RIYADH: Saudi construction firm Ladun Investment Co. expects a surge in Makkah’s real estate sector following a key ruling by the market regulator allowing foreign investment in Saudi-listed companies owning property in the holy cities. 

In an interview with Arab News at the Real Estate Future Forum in Riyadh, Hassan Al-Hazmi, CEO of the Tadawul-listed firm, emphasized that the new regulations are poised to drive investor confidence in Makkah’s market, which has faced stagnation in recent years. 

On the event’s opening day, the Kingdom’s Capital Market Authority announced that the Makkah and Madinah real estate markets will now be open to foreign investors. However, investments are limited to shares or convertible debt instruments of listed companies, with total non-Saudi ownership — individuals and legal entities — capped at 49 percent of a company’s shares. 

The decision is expected to enhance the competitiveness of Saudi Arabia’s capital market and support the Vision 2030 economic diversification agenda. 

“As Mohammed El-Kuwaiz, chairman of the CMA, mentioned yesterday (Jan. 27), the regulations have been studied for more than three years. He said they were supposed to be approved two years ago but were delayed to make them more holistic. There is now a big study regarding foreign investors having ownership in Makkah, Madinah, and the Kingdom as a whole,” said Al-Hazmi. 

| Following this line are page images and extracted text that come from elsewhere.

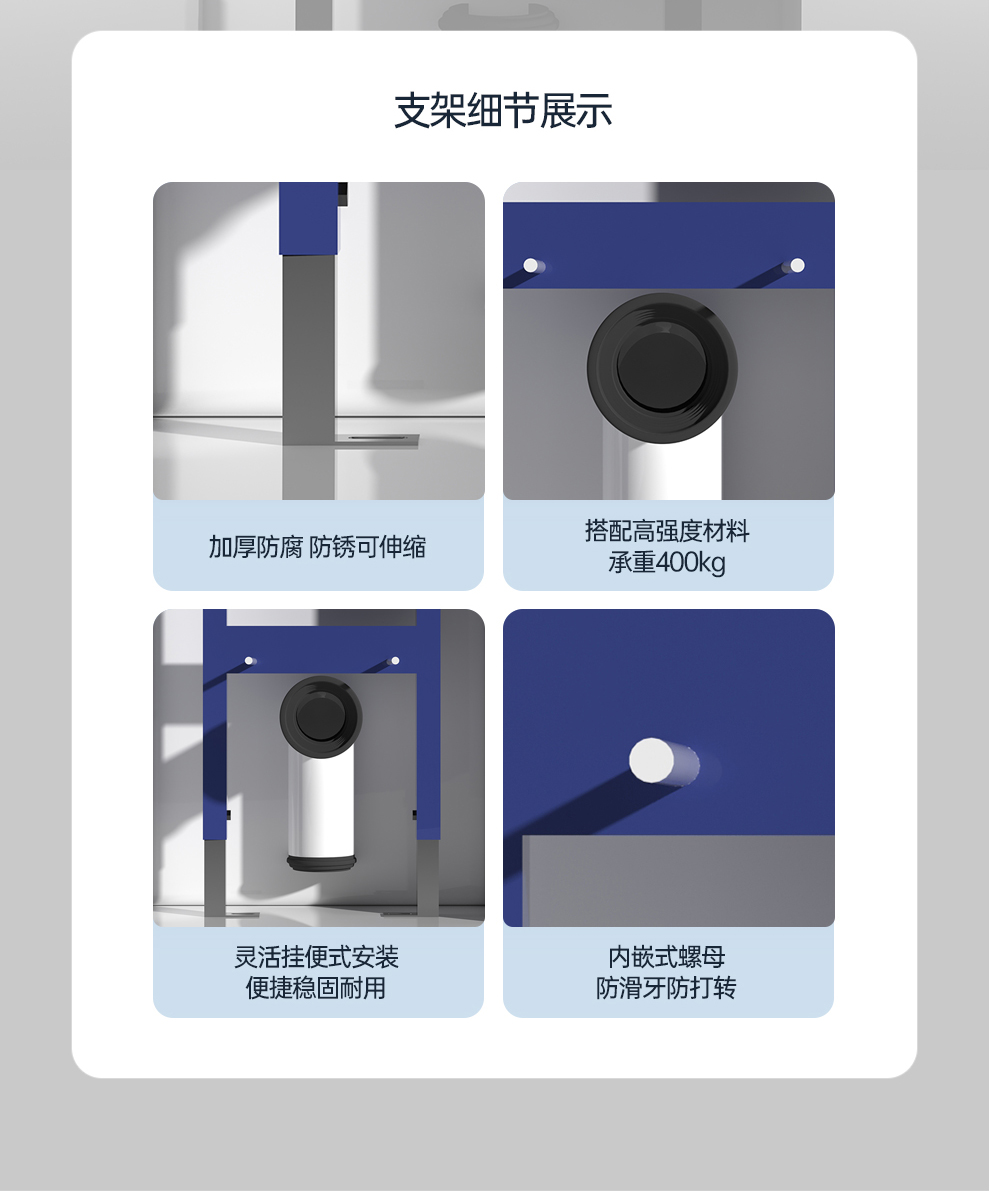 支架细节展示

加厚防腐 防锈可伸缩

搭配高强度材料
承重400kg

灵活挂便式安装
便捷稳固耐用

内嵌式螺母
防滑牙防打转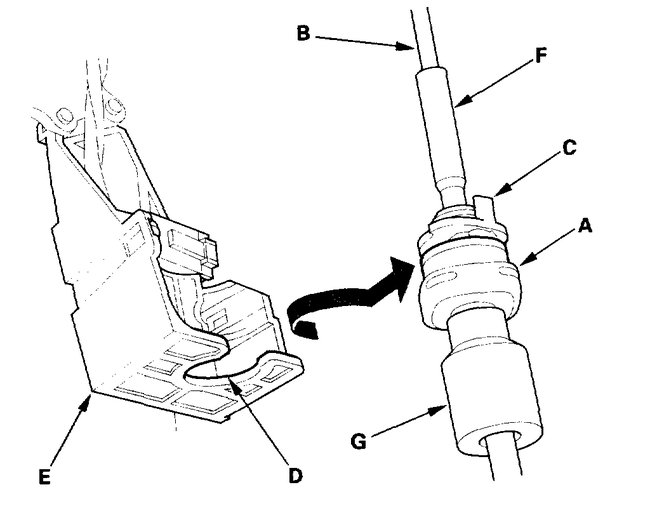 B
F
C
A
G
E
D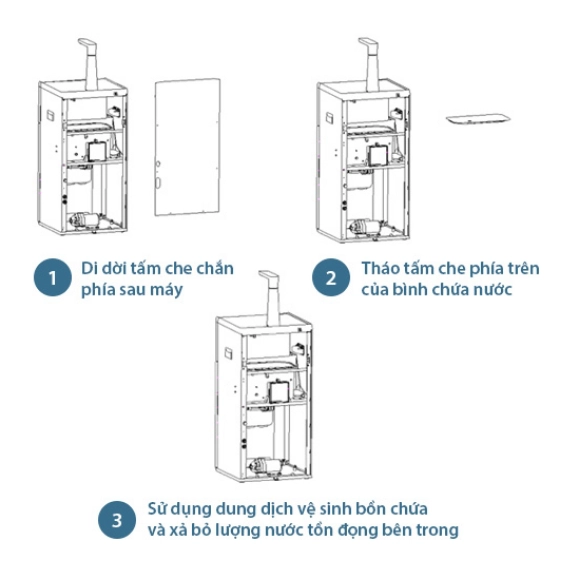 1 Di dời tấm che chắn phía sau máy

2 Tháo tấm che phía trên của bình chứa nước

3 Sử dụng dung dịch vệ sinh bồn chứa và xả bỏ lượng nước tồn đọng bên trong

He said Ladun is focused on Makkah and anticipates growth. “We already manage and own assets in Makkah worth more than SR3.2 billion ($853.1 million).” 

Al-Hazmi noted that Makkah’s real estate sector had faced stagnation since 2014, particularly due to the impact of COVID-19 on religious tourism and travel. However, he believes that the sector is on the brink of recovery. 

“We already see signs of recovery — companies owning assets in Makkah are experiencing a rise in their share prices. This is very positive, and we anticipated this shift and planned accordingly,” he added. 

Ladun is also focused on localizing its workforce and increasing Saudi employment opportunities, aligning with government initiatives. 

“Just today, we signed an agreement with the Ministry of Municipal and Rural Affairs and Housing regarding human capital and how we are going to localize more Saudis. At the managerial level, including our C-suite, we have Saudis,” Al-Hazmi said. 

He added: “In middle management, we have many young men and women who are part of our company, and they are truly giving us great empathy and trust in ourselves to move forward. This is one of the pillars of Vision 2030.” 

In November, Ladun announced a new investment in Jabal Omar Development Co. in partnership with Musharaka Capital, acquiring a land plot worth SR600 million with an expected revenue of approximately SR2 billion. This investment is viewed as a major step in reinforcing Ladun’s presence in Makkah’s evolving real estate market. 

Al-Hazmi also highlighted the broader impact of Vision 2030 on the Saudi real estate market, particularly in Makkah, which he sees as a prime beneficiary. 

“Stability brings prosperity, and Saudi has enjoyed stability for 100 years now, that brings prosperity. We see it. We see it around the region,” he said. 

Referring to comments made by Larry Fink, CEO of BlackRock, during the World Economic Forum in Davos, Al-Hazmi added: “Larry mentioned that if we take the US aside, we will find the most stable area in the world the GCC countries. Prosperity will be there.” 

With a focus on sustainable expansion, strategic investments, and market recovery, Ladun Investment Co. remains optimistic about its role in shaping Makkah’s future real estate landscape.